# vr6 vf supercharged stage 2 issue



## joshuaracing (Sep 29, 2005)

I installed this kit about 2 weeks ago vf stage 2 8 psi 30 injectors c2 chip tell me what you guys think about this thanks.


----------



## joshuaracing (Sep 29, 2005)




----------



## mk4vrjtta (Feb 3, 2007)

numbers are a little low depending on the other mods, but whats up with the a/f? and i see you have a 6 rib belt, could have some belt slip

edit: what are the other mods if any?


----------



## joshuaracing (Sep 29, 2005)

Delete suitcase Eurosport spark plug wires that's about it pretty much stock...


----------



## mk4vrjtta (Feb 3, 2007)

well, those numbers are pretty close then. I THINK vf tested them will a 2.5in catback. the stage 2 vf kits were rated at 280hp and 250ftlbs at the CRANK. take into account about 15% drivetrain loss (42ish-hp). 


you have a wideband?


----------



## Yareka (Mar 5, 2002)

Any maf or o2 related codes?

Your fueling is way off all the way throughout, definitely wouldn't rev past 5 until you get it sorted. Theres plenty more power once you get it sorted


----------



## joshuaracing (Sep 29, 2005)

I'm getting the wideband install this week and I'm gonna plug it in tomorrow see if any codes do you guys think could be any chip issues or fuel pump related? The guy at the Dyno told me is defenetly chip or maf he thinks the car seem to be running on stock computer .he's not a Vw tech that's why I made this post thanks guys for info


----------



## nater (Apr 10, 2000)

When I had vf stage 2 and c2 software I netted about the same. I was quite disappointed with low hp and ended up going turbo. Is that a v9 or was it when they switched to a different charger?


----------



## [email protected] (May 14, 2009)

HP numbers look right for a V9 on 8psi. But the air fuels are not looking good at all. Do you have the GIAC stage II chip?


----------



## joshuaracing (Sep 29, 2005)

Is a v9 and im running c2 chip I installed the boost gauge today and it show 5 .5 psi im lost!! when I bought the kit the guy told me he was pushing 8 so I dont know. I need help


----------



## joshuaracing (Sep 29, 2005)

http://static.photobucket.com/playe...suevargas0685/20130218_153553_zpse2cd156f.mp4


----------



## joshuaracing (Sep 29, 2005)

Is this normal? Once the car warm up is good doesnt really move anymore


----------



## mk4vrjtta (Feb 3, 2007)

joshuaracing said:


> Is a v9 and im running c2 chip I installed the boost gauge today and it show 5 .5 psi im lost!! when I bought the kit the guy told me he was pushing 8 so I dont know. I need help


belt slip :thumbup:


----------



## [email protected] (May 14, 2009)

Loss of boost is definitely belt slip.


----------



## joshuaracing (Sep 29, 2005)

First gear and second gear pulls good but third under boost I feel the car start to hesitate and loss power. How do I fix that just get a new belt?


----------



## [email protected] (May 14, 2009)

joshuaracing said:


> First gear and second gear pulls good but third under boost I feel the car start to hesitate and loss power. How do I fix that just get a new belt?

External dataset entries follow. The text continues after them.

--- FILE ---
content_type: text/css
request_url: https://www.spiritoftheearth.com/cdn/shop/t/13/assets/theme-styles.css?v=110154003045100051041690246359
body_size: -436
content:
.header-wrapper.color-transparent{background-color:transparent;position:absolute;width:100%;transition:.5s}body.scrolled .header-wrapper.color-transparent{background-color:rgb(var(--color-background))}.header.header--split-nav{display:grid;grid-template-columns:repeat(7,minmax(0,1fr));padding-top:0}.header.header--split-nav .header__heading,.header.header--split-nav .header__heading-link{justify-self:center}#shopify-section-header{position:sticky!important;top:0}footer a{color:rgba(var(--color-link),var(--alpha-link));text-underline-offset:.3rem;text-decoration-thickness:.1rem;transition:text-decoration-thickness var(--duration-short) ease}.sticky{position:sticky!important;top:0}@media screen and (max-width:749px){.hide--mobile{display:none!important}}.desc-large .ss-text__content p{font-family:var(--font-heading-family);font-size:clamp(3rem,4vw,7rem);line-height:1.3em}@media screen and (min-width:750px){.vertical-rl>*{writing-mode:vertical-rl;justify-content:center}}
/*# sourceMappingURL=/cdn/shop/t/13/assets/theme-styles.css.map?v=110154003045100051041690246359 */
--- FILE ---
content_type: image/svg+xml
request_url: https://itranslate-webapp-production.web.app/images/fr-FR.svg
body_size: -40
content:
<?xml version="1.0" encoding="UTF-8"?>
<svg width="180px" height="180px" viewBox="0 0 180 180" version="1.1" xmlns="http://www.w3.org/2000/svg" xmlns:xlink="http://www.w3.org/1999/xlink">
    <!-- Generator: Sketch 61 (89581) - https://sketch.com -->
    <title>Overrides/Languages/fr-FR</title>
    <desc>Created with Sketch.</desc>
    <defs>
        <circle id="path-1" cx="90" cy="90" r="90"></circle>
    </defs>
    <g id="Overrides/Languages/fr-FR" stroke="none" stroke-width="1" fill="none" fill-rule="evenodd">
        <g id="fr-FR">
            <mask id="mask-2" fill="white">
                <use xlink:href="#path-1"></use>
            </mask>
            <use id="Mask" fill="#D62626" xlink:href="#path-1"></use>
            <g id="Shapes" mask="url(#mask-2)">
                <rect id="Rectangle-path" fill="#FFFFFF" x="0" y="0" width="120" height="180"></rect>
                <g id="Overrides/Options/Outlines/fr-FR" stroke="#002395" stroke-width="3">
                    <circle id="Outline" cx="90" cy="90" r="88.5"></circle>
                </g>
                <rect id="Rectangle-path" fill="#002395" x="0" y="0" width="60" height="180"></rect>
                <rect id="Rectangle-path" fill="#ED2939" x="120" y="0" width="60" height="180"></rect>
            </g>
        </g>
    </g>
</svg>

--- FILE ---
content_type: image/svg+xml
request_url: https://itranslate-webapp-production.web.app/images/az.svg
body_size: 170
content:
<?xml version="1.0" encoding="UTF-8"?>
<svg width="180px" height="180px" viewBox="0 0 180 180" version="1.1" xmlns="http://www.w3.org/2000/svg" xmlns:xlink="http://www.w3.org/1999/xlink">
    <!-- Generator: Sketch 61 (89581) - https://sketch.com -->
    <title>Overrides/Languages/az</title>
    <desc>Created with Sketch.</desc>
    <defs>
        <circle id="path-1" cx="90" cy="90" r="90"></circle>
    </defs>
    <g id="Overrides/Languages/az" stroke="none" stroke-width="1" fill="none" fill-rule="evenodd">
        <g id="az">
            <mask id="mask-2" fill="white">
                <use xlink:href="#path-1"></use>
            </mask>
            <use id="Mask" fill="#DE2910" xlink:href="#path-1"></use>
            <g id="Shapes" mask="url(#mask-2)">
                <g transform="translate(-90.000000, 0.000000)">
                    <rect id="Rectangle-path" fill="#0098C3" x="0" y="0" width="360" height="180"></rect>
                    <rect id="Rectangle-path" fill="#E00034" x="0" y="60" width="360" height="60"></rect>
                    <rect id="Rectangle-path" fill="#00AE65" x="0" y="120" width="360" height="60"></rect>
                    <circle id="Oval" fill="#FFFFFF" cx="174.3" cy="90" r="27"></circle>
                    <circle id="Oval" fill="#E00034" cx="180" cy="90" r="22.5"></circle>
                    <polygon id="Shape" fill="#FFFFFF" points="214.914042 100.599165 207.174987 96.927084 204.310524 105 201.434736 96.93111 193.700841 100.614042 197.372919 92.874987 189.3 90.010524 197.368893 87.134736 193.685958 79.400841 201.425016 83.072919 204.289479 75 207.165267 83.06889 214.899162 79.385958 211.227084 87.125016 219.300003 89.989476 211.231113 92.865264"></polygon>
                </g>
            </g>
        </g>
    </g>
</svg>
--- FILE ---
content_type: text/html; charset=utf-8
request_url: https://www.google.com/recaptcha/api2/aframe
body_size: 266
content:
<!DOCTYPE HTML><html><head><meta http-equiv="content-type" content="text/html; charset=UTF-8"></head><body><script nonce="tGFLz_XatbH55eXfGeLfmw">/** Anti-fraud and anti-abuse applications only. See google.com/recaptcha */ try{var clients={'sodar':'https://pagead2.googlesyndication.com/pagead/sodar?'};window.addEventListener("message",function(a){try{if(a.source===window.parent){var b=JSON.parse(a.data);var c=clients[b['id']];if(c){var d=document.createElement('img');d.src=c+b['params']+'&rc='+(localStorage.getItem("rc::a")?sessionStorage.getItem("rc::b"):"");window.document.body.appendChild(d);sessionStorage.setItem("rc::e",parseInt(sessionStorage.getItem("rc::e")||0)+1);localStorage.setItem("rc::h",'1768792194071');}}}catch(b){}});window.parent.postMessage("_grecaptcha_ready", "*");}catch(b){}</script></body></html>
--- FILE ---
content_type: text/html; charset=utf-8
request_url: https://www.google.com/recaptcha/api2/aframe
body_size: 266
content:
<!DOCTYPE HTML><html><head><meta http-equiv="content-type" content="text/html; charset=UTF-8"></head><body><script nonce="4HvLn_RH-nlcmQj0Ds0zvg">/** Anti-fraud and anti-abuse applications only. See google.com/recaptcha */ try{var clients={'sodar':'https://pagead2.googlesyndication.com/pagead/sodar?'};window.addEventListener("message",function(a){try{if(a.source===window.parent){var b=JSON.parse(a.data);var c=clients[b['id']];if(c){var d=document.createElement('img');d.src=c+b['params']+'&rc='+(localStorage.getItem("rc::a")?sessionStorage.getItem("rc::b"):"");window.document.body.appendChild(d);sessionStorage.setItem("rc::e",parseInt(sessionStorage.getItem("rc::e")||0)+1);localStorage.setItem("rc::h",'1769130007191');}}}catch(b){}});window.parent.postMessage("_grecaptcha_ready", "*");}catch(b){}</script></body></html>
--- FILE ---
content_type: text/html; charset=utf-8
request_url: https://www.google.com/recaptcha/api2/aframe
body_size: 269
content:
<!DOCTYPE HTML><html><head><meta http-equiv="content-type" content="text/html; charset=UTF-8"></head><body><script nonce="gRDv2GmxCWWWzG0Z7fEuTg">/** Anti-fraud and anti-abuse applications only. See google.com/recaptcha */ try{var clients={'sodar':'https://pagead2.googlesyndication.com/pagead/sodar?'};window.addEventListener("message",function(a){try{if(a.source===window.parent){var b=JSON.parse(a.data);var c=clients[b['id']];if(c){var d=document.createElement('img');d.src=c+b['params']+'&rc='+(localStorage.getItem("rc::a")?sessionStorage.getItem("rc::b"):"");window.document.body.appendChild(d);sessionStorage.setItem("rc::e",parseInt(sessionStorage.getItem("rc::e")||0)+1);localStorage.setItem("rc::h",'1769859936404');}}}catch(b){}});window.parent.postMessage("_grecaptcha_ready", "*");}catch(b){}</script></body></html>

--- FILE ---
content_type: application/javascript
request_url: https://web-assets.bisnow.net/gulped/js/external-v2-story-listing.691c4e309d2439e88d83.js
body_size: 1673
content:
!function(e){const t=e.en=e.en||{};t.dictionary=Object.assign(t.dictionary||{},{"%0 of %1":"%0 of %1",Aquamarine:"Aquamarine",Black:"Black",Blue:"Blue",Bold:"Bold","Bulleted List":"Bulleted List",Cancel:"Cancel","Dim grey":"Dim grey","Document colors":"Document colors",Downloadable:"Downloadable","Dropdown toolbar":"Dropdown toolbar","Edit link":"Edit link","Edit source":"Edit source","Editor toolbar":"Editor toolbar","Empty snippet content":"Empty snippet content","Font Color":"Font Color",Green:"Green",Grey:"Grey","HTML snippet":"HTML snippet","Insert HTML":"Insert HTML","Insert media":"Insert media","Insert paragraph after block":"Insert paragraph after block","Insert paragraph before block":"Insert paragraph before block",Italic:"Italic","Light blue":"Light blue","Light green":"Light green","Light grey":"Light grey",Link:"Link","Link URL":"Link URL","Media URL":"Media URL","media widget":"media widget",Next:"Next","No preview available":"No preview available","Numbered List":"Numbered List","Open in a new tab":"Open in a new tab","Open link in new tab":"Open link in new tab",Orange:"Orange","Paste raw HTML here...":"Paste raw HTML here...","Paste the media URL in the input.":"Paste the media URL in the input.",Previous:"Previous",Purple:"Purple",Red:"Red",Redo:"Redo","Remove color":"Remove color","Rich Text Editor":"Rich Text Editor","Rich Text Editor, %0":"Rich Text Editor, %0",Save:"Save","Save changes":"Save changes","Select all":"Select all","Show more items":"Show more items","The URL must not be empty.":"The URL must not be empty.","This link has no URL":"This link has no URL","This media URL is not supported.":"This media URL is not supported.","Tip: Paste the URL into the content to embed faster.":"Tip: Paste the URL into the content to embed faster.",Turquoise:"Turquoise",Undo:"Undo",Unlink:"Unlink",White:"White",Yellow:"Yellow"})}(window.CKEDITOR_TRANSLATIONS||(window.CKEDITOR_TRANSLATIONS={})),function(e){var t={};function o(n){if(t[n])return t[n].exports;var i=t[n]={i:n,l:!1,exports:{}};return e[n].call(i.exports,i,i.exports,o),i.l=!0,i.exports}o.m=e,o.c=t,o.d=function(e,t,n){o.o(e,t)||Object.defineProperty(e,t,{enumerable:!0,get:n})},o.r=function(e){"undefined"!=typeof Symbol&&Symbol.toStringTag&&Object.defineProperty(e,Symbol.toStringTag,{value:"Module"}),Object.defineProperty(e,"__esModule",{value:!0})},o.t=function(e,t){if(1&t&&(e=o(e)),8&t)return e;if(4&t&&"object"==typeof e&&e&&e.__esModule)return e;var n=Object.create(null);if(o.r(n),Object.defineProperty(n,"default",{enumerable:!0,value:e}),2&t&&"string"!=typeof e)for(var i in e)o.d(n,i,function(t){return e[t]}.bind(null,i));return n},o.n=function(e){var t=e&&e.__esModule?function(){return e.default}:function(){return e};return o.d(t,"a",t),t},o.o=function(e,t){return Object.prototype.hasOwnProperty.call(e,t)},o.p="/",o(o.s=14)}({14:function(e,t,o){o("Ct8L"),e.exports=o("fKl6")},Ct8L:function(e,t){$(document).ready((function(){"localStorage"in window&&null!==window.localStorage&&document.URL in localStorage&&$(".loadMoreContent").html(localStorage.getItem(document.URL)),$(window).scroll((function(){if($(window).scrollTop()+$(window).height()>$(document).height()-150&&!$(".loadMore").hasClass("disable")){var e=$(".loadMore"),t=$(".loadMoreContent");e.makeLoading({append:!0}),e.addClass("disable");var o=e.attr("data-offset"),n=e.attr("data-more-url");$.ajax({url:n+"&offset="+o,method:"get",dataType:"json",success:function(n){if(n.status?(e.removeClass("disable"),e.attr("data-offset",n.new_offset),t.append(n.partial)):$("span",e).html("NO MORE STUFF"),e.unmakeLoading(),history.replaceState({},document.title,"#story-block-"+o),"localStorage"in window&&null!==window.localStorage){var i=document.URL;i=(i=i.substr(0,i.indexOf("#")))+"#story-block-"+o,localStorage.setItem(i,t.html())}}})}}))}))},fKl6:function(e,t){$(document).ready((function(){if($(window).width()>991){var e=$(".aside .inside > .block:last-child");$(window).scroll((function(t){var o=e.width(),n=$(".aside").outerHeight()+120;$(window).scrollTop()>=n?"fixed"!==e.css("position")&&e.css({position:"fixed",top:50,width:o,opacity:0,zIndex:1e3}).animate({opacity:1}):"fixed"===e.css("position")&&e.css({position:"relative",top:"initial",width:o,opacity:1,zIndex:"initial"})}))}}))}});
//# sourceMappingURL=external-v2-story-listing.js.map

New belt, check the pulleys for remnants of the old belt. Shreds of the old belt will decrease the life of the new belt.


----------



## joshuaracing (Sep 29, 2005)

Thanks I'll do that . where can I get a new belt?


----------



## catalina2.o (Oct 27, 2008)

dude that bolt and pully is moving side to side.. wtf:screwy:


----------



## [email protected] (May 14, 2009)

catalina2.o said:


> dude that bolt and pully is moving side to side.. wtf:screwy:



x2

Just saw that. Check the pulley bolt. If the pulley bolt is tight, then you might need a rebuild as the pulley is moving in and out.


----------



## angelod307 (Aug 16, 2007)

Oh the love you will have at 8 plus....


----------



## joshuaracing (Sep 29, 2005)

After c2 reflashed the chip last week and headers and 2.5 cat back with maganaflow muffler


----------



## joshuaracing (Sep 29, 2005)




----------



## joshuaracing (Sep 29, 2005)

Before and after. Still leans out. 6 psi we didnt red line 

Chip?
Maf?

Do I need an raising fpr ?
Does anybody ever had this problem?


----------



## Norwegian-VR6 (Feb 6, 2002)

Any failcodes with Vag-com? C2 software is written for the stock fpr/obd2~3bar. Afr wideband says?


----------



## joshuaracing (Sep 29, 2005)

Im gonna connect it today 

Afr idle-13.5 to 14.5 

Under load 10.0 once it hits 5k start raising when it get close to 
6 im already at 14.0

I dont see why my car Is in need of gas when im running 30 
injectors and c2 ship stage 2 and low boost 6 psi

After c2 reflashed the chip. Lets say. Im 3rd gear at 3k to 4k rpm and I floor it the car bogs out for a sencond. Then it goes the only time thats doesnt do it is when im at high or drive the car a lil hard it wont do it . It doesnt bother me that much but I dont think thats normal and that was after c2 reflashed 

First dyno no exhaust second dyno 2.5 cat back


----------



## joshuaracing (Sep 29, 2005)




----------



## joshuaracing (Sep 29, 2005)




----------



## joshuaracing (Sep 29, 2005)

Anybody?


----------



## naysayers (Jul 5, 2011)

are you using the 4 inch maf housing with the c2 chip? how old is the MAF?


----------



## Yareka (Mar 5, 2002)

Yareka said:


> Any maf or o2 related codes?


maf code is your issue, ecu has no idea how much air you are moving.


----------



## joshuaracing (Sep 29, 2005)

Yes im running 4 inch housing and c2 
last night I unplugged the mass and the car still runs like if I did nothing 

Im getting the mass sensor this days

Thanks guys


----------



## joshuaracing (Sep 29, 2005)

Update

Thanks to a guy here in vortex got a second hand maf sensor hook it up today and that was it a/f seems to be ok not leaning on boost anymore. Thanks again for all the info


----------



## [email protected] (Jul 25, 2008)

I made 250whp with 205tq at 7psi...


----------